Pace

Richard Tuttle

07 May - 22 Jul 2011

© Richard Tuttle
"System 3, Measurement", 2011
1" birch plywood, 2 x 2" pine struts, bolts, enamel, balsa wood, carpet tile, burnt umber molding, plastic coated steel and cable, galvanized metal, archival paper with acrylic and graphite, aluminum, staples, acrylic, pine molding strips, Canson paper, duct tape with Saran wrap, paper clips, shrink-wrap, rice paper, white glue and ballons
9' x 8' x 8' (274.3 cm x 243.8 cm x 243.8 cm), overall installed
RICHARD TUTTLE
What's the Wind
7 May - 22 July, 2011

The Pace Gallery presents Richard Tuttle “What’s the Wind,” at 510 West 25th Street from May 7 through July 22, 2011. The opening is on Friday, May 6 from 6 to 8 p.m. The exhibition will feature six recent free-standing sculptures measuring more than seven feet tall and seven feet wide. Each sculpture is based on an outer “space frame” and an inner assemblage of elements made from various materials. The intensely self-referential works are a synthesis of five decades of Tuttle’s work.

These new sculptures, called “Systems,” conceive of sculpture as spatial interpenetration, rather than concrete, three-dimensional form.

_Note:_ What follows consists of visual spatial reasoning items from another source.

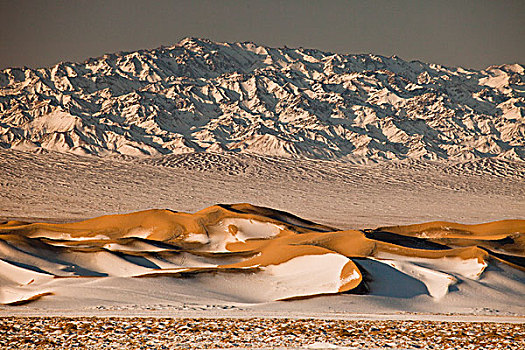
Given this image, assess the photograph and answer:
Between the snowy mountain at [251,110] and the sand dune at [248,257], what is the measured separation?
67.3 metres

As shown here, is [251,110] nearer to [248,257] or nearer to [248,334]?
[248,257]

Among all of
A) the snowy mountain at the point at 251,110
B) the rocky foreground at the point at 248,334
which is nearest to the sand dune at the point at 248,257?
the rocky foreground at the point at 248,334

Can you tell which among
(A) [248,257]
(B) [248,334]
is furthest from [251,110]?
(B) [248,334]

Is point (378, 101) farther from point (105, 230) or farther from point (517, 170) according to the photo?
point (105, 230)

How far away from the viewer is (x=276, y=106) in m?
126

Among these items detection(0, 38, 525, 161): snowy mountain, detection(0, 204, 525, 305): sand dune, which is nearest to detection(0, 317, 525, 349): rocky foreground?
detection(0, 204, 525, 305): sand dune

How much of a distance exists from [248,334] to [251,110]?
4448 inches

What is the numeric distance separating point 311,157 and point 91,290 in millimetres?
80198

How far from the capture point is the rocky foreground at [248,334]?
1079 cm

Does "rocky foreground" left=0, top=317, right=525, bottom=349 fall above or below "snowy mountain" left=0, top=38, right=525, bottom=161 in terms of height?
below

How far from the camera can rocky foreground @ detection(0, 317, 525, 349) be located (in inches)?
425

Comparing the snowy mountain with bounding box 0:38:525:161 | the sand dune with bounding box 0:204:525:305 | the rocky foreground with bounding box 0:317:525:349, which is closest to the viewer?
the rocky foreground with bounding box 0:317:525:349

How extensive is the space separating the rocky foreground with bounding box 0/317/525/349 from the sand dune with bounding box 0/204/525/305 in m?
3.67

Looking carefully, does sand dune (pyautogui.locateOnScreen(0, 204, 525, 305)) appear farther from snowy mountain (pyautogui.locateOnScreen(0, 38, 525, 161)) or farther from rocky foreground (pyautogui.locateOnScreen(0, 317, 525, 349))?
snowy mountain (pyautogui.locateOnScreen(0, 38, 525, 161))
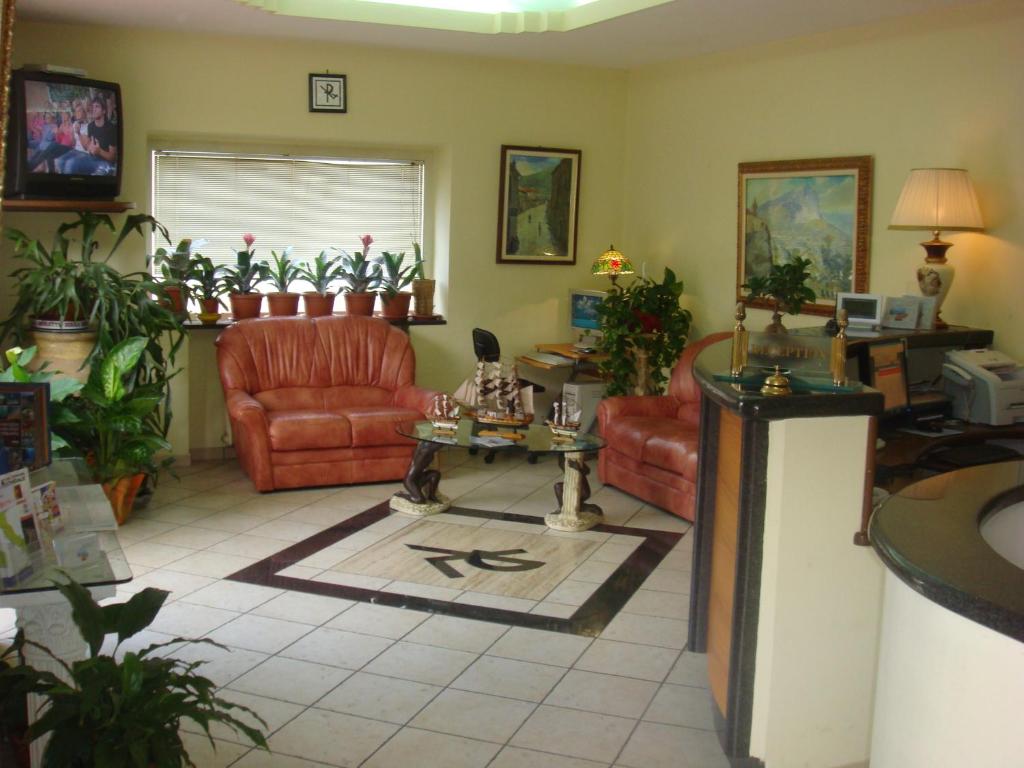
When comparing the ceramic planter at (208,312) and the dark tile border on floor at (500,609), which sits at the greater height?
the ceramic planter at (208,312)

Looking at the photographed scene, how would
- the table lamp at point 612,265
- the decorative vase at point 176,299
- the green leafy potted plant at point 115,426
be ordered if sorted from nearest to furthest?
the green leafy potted plant at point 115,426, the decorative vase at point 176,299, the table lamp at point 612,265

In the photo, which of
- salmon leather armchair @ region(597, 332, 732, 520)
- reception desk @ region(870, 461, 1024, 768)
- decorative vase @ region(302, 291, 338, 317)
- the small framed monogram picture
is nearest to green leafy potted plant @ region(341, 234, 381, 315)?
decorative vase @ region(302, 291, 338, 317)

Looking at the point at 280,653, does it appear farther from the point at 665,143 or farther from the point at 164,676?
the point at 665,143

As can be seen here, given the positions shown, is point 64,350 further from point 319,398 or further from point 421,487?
point 421,487

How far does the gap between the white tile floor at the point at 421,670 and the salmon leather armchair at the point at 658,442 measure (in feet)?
1.50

They are permeable, as you are invited in to see the fragments and out to see the whole. “Systems” may be traced from Tuttle’s palm-size, paper cubes of 1964 (examples can be found in the collections of the Museum of Contemporary Art, Los Angeles and Moderna Museet, Stockholm). They can also be traced to the large, outdoor sculpture Tuttle made at Artpark, Lewiston, NY, in 1974. Updated in 2010, these sculptures, or now, “pumps,” as the artist calls them, serve and address the environmental requirements in that area. A special edition of the newspaper, “Artpark Sun,” published by the University of Buffalo, celebrating those sculptures, will be available at the gallery during the show.

What’s the Wind is Richard Tuttle’s second solo exhibition at The Pace Gallery since joining in 2007. Nearly three hundred solo exhibitions devoted to the artist’s work have been mounted since 1965, in addition to his multiple inclusions in the prestigious Venice Biennale (1976, 1997, 2001) as well as biennials at the Whitney Museum of American Art, New York (1977, 1987, 2000) and the Corcoran Gallery of Art, Washington, D.C. (1969). Richard Tuttle: Triumphs was on view at the Dublin City Gallery The Hugh Lane from November, 2010 through April, 2011. Other major recent exhibitions include Richard Tuttle: The Use of Time at the Kunsthaus Zug, Switzerland (2008), which reunited Tuttle’s seminal four works from the 1990s, Replace the Abstract Picture Plane I – IV, for the first time in nearly a decade and juxtaposed them with newly executed works, connecting the interior and exterior spaces of the museum. A major retrospective, The Art of Richard Tuttle, was organized by the San Francisco Museum of Modern Art in 2005, and travelled to the Whitney Museum; Des Moines Art Center; Dallas Museum of Art; Museum of Contemporary Art, Chicago; and the Museum of Contemporary Art, Los Angeles, through 2007.

Richard Tuttle’s work can be found in major public collections worldwide, including the Centre Pompidou, Musée national d’art moderne, Paris; Hirshhorn Museum and Sculpture Garden, Smithsonian Institution, Washington, D.C.; Kunstmuseum Winterthur, Switzerland; The Metropolitan Museum of Art, New York; The Museum of Modern Art, New York; National Gallery of Art, Washington, D.C.; Sprengel Museum Hanover, Germany; Stedelijk Museum, Amsterdam; and Whitney Museum, among many others.

Richard Tuttle lives and works in Abiquiu, New Mexico and New York City.